By the time you read this, Aiken County probably will have announced a more definitive plan for returning to school.
In addition to a variety of classroom options, the district is already committed to a completely virtual learning option, so that will be a continuation of what has been happening since March; however, for this fall the district has had more time to come up with a comprehensive program that, with luck, will give students the foundation they need for whatever grade they’re in.
We spent the spring being constantly reminded that everyone was in the same boat and that the important issue was to make sure students feel safe and loved. But as we move into a new school year, a lot of parents and educators are asking, “Now what?” We are wondering if our students got the education they need to move forward into the next grade and if parents who are not teachers by trade have the capability to homeschool their kids for yet another year.

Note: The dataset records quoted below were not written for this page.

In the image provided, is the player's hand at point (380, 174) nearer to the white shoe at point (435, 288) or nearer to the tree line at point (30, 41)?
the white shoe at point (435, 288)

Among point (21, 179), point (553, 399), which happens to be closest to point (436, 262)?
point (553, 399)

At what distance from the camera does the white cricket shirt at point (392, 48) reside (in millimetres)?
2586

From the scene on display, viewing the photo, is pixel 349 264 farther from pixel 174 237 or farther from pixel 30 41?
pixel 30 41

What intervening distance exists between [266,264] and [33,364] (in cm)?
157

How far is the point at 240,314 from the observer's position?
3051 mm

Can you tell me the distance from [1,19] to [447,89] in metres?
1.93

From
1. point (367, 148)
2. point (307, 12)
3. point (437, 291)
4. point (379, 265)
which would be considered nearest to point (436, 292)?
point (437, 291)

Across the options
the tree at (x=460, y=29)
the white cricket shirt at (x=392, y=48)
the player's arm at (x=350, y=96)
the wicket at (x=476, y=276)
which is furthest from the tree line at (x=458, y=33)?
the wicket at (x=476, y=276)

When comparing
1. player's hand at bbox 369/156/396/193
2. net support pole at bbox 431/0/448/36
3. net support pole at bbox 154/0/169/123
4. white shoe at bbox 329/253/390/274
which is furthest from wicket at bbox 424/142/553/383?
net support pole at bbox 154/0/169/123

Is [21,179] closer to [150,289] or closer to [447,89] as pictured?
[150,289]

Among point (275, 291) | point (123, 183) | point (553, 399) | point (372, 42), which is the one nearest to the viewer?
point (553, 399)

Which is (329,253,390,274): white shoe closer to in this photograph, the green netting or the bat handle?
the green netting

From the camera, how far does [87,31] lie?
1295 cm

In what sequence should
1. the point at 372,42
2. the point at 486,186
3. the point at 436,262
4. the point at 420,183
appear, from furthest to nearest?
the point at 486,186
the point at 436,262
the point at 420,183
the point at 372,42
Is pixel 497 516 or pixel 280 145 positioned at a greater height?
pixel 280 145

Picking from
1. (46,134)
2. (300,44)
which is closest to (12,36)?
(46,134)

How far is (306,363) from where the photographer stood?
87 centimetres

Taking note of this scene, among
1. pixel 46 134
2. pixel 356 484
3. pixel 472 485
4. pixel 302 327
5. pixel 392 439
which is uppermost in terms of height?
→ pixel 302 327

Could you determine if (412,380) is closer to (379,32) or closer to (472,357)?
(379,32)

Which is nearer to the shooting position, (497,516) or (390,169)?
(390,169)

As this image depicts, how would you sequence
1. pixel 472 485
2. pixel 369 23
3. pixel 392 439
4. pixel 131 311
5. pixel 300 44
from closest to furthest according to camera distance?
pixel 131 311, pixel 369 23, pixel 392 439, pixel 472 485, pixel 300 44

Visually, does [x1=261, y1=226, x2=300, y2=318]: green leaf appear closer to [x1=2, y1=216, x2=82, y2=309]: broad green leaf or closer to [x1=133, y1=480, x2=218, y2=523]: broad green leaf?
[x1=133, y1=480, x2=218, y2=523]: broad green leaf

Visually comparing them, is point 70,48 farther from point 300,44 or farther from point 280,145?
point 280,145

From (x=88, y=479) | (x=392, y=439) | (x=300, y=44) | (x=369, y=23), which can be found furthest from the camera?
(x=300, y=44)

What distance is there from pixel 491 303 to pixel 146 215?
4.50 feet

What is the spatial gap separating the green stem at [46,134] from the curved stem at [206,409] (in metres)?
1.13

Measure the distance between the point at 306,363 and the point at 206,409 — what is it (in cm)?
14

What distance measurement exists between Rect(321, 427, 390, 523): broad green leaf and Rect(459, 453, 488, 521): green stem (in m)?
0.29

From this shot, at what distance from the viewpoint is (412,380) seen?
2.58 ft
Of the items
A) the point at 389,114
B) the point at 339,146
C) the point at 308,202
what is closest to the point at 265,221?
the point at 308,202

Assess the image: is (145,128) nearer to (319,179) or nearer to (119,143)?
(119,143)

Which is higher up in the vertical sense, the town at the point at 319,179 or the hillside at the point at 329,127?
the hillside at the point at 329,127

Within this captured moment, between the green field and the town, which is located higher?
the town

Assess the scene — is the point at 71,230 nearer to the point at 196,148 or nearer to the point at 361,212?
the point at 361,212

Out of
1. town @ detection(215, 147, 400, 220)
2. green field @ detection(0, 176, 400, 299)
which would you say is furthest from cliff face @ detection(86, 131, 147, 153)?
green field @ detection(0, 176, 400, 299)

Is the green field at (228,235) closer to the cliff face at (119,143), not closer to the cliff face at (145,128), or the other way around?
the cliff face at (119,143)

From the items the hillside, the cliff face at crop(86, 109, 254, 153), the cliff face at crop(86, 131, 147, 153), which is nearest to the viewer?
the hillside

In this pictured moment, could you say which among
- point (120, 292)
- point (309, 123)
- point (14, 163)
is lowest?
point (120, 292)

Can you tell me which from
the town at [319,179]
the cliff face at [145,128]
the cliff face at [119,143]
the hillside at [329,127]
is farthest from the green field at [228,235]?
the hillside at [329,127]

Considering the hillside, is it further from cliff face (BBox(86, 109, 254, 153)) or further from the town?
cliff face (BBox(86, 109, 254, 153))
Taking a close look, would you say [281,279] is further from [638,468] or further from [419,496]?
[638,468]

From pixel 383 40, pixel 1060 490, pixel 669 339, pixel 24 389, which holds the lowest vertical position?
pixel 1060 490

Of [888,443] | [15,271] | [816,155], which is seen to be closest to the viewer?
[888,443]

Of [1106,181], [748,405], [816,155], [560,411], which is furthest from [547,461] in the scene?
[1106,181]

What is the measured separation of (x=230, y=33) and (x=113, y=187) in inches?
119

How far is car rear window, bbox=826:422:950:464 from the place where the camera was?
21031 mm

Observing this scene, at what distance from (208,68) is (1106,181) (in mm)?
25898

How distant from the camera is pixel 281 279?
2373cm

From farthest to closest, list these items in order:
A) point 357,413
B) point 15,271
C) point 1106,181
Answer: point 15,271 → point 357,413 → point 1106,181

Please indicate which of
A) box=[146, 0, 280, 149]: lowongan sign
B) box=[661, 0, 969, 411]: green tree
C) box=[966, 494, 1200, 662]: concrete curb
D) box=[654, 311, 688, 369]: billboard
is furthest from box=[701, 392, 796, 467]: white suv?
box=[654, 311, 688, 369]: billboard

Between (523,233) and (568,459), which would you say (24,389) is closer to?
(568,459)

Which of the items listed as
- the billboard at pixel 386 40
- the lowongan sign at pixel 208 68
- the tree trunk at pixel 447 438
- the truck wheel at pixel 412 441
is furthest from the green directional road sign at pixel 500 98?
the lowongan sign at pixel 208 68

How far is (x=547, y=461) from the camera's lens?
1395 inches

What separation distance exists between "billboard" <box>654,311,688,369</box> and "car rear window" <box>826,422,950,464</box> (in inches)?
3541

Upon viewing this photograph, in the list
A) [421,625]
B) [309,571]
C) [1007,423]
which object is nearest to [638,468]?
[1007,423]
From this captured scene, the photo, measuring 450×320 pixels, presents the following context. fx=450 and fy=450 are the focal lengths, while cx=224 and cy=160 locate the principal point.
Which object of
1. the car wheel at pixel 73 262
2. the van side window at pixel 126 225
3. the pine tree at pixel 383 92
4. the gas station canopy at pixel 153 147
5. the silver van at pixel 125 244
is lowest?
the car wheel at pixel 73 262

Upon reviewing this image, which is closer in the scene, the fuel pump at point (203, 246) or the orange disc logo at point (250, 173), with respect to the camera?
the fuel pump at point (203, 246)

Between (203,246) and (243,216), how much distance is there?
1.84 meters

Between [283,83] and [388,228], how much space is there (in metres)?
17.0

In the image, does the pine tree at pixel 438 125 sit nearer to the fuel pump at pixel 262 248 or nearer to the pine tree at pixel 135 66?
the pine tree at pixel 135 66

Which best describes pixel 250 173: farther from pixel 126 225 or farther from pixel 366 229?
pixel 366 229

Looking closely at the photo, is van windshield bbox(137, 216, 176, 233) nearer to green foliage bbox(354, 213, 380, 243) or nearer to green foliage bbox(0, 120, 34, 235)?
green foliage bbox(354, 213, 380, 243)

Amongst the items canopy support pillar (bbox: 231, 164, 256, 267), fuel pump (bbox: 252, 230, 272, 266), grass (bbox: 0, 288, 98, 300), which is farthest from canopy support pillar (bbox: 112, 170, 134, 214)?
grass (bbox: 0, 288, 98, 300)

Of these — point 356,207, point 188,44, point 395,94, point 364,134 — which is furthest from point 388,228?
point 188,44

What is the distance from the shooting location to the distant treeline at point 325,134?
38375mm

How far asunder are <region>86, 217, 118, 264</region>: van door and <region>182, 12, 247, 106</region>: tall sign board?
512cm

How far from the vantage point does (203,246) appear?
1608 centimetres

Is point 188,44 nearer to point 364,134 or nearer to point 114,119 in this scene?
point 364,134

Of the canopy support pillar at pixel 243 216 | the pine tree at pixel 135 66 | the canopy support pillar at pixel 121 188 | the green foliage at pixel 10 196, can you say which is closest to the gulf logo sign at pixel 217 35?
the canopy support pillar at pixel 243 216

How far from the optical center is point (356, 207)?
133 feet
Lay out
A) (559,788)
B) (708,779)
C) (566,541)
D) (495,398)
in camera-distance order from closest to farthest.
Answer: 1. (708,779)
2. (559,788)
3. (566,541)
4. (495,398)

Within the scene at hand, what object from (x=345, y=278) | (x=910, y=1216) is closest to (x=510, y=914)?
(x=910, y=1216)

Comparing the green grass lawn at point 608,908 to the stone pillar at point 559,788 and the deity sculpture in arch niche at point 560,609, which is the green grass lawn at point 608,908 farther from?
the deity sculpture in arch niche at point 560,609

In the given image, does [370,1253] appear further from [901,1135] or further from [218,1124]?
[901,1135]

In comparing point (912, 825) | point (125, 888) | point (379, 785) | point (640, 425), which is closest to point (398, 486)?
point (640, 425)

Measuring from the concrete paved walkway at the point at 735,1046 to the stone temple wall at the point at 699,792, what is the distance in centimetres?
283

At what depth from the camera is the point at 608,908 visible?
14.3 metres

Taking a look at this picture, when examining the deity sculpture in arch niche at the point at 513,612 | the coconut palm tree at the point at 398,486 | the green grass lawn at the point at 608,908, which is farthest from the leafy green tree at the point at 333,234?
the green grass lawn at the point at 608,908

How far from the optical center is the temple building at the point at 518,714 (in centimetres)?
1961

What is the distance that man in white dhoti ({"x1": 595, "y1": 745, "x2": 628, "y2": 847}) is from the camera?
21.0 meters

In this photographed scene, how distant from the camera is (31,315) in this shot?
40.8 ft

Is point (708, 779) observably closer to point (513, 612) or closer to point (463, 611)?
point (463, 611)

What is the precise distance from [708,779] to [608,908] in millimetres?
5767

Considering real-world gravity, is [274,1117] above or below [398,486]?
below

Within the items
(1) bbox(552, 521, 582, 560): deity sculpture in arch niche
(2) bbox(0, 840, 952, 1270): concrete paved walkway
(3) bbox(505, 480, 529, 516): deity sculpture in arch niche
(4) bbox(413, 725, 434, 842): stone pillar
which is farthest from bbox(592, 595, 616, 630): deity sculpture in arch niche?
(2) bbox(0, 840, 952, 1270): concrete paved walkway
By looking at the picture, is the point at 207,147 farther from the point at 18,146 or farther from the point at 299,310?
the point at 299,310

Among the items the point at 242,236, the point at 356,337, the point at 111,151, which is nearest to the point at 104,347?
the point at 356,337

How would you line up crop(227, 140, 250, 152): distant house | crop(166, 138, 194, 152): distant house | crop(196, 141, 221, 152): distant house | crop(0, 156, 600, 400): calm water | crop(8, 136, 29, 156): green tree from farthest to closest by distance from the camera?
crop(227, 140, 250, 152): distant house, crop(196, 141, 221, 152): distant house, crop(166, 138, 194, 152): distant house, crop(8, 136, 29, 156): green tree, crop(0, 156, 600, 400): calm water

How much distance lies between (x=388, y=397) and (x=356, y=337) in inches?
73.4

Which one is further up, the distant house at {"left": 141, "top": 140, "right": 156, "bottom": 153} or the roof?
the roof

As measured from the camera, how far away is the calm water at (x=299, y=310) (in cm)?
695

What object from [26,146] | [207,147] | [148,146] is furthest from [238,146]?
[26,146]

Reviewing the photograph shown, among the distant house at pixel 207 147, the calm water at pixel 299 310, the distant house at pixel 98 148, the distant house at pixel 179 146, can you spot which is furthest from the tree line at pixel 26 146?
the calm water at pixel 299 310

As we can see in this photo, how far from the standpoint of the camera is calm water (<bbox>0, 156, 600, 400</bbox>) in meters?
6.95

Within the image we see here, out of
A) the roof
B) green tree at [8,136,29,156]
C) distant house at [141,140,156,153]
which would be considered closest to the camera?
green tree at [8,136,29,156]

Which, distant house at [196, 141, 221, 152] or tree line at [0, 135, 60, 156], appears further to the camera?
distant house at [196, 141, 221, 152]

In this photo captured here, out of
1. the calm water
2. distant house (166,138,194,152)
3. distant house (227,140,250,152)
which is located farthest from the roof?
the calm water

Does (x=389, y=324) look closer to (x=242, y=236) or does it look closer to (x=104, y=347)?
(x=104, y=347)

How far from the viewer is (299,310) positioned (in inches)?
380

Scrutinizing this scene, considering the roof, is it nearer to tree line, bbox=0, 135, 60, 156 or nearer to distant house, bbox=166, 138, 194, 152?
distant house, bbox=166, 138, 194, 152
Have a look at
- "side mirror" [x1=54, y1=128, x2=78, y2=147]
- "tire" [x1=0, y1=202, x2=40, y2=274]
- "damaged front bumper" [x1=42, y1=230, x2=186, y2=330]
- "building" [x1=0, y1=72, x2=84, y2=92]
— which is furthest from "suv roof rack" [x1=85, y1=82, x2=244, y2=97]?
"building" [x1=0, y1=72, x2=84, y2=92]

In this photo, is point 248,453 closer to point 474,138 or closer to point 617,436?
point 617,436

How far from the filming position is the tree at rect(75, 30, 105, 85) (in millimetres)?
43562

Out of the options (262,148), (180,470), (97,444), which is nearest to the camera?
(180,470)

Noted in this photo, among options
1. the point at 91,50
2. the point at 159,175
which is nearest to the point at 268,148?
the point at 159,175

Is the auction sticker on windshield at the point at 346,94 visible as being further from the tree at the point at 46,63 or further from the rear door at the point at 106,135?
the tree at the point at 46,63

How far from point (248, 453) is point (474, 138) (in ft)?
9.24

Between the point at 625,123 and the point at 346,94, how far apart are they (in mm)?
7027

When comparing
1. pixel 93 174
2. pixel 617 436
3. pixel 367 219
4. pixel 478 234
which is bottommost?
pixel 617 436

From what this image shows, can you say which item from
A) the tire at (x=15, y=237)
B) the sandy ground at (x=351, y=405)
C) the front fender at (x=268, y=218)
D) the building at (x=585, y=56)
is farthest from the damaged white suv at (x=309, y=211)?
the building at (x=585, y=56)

For me, as a grandparent, I’m not terribly worried about my three oldest grandchildren. Ariah is going into 10th grade; Cade, into seventh grade; and Payton into fifth grade. By this point all three are somewhat independent, able to complete assignments without a lot of on-the-spot guidance such as what would be provided by a classroom teacher. So I’m hoping with more regular contact with their teachers – whether in a classroom or in a virtual setting online – that they’ll get what they need in the upcoming semester.
One of my grandchildren is still in preschool, so Maddie will be fine with minimal effort, especially since she’ll be watching her older brother as he progresses through the school year.
But I’m a bit concerned about the other three. Pearce is going into second grade, so she’ll probably be OK. She has mastered reading, and doesn’t seem to struggle much with math, so as long as she keeps reading, I expect things will progress as expected.
But Thomas and Clarke are both going into kindergarten, and that concerns me a bit.
Now, realize I started life in the adult world as a high school teacher. I taught math and Latin, and I think most of my students would have survived a year of virtual learning. But I also spent 10 years teaching kindergarten through middle school in a computer lab. I used to say that if teaching this diverse group had taught me anything, it was this: 1. I can do anything for 45 minutes at the time (the length of a class period for any given class), and 2. I chose wisely in the first place – teaching high school kids, that is.
Don’t get me wrong, I loved my years in the computer lab, but the closest I came to having to worry about teaching a child to read was supervising Accelerated Reader tests.
My best friend, Susan, spent many years as a first grade teacher. I often marveled at her ability to keep discipline, no matter how rowdy the class, and guide non-readers into the wonderful world of reading. But I’ve always felt I would be incapable of leading a 6-year-old into that world. I wouldn’t know where to start.
So this coming school year gives me pause. Just think about life in a normal kindergarten setting. The teacher is extremely important. So what happens when Mom has to take on that role.
My Greenville daughter, Liz, called last week with some concerns. Greenville has announced contingencies similar to the ones originally proposed in Aiken County. However, so far, the Greenville officials are saying they will assess things week by week and announce each week whether the kids should to school one day or two days or five days that week. Each week? Seriously? Think about your 5- or 6-year-old not knowing from one week to the next whether Mom is going to be teacher that week or whether he/she will be in a classroom.
And think about the parents. My daughter works for Clemson, and much of her job is dependent on her computer. That’s the good news. She can work from home. The bad news is that now she gets to do her full-time job while teaching kindergarten and second grade. Yes, there will likely be more help from the school district this year, but suppose Liz were a store clerk at Walmart? If that were the case, she couldn’t do her job at home. So then what? And if she were a single parent, she’d possibly have to choose between earning a living and staying home to teach her child.
My daughter also has the luxury of having the girls enrolled in a daycare that has managed to remain open through most of this and still keep the exposure to COVID-19 at a minimum. Again, not everyone can do that.
Then there’s the question raised by many who recognize not everyone has access to high-speed internet or to a computer, at all – both of which will be necessary for any child who is not in a classroom every day. I’ve heard that the school districts are trying to put in place a plan to make sure every child has a laptop, but that still doesn’t guarantee access to virtual learning or a parent who can keep that child on task online.
All of this just shows a smattering of the concerns every district is having to consider when determining a path forward. I don’t envy them. There will always be someone not happy about whatever decision is made, and there will likely be things that come up not considered in the original plan.
The only thing I can say is that we need to be thoughtful and considerate as we move forward. The people in charge are education professionals who are trying to continue to do the best they can for our children. I think we will come out of this with a new appreciation for the job a teacher is charged with. And maybe, just maybe, our experience will translate into a greater respect for our schools’ faculties – and maybe, just maybe, better pay in the future.